Bourgoin essouffle le temps au bout du bout

"Un cri d'alarme" : à l'issue de la 3e journée du Top 14 l'article d'André Boniface dans le Midi Olympique de ce vendredi (30 novembre) appelle de ses voeux un rugby offensif. Il constate le peu d'essais marqués "seize essais en sept matches, dont sept à Paris - il n'en reste que 9 pour 6 rencontres". Le score tourne trop autour des points de pénalité, sanctionnant un jeu fautif mais surtout un jeu attentiste, calculateur, verrouillé et bétonné, et au fond pas très beau. Et de citer en contre exemple le superbe match Stade-français Bayonne du 23 novembre où "l'esthétique était complémentaire de l'efficacité".

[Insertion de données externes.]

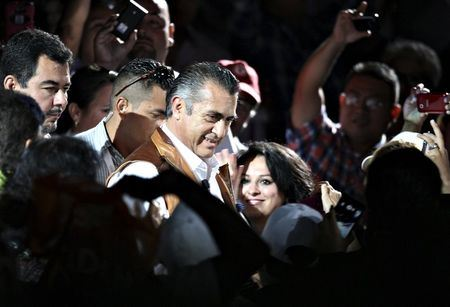 Jaime Rodriguez (C), independent candidate for governor of Nuevo Leon state, is greeted by supporters during his closing campaign rally in Monterrey, May 31, 2015. REUTERS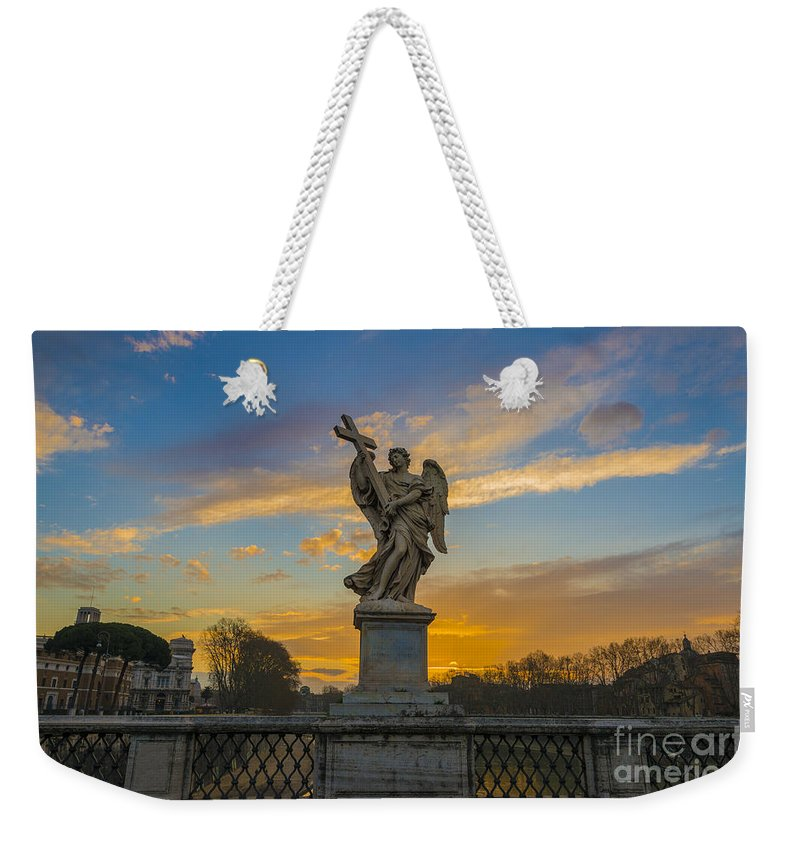 Statue Weekender Tote Bag featuring the photograph Statue With Cross by Mats Silvan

Ce que j'ai vu de la 4e journée lui donne à la fois raison et tort : on a vu les deux.
On a vu le rugby planplan de décompte et de realpolitik, le Stade français ayant évité de perdre vendredi 30 contre Dax en pratiquant, il est vrai sous une pluie savonneuse et avec une équipe de mise à l'épreuve (Fabien tu prends des risques, mais c'était bien calculé...), un rugby de pénalités marquées, de défense in extremis, une realpolitik qui s'accommode avec une mêlée défaillante et une touche approximative, les yeux rivés sur le tableau de score.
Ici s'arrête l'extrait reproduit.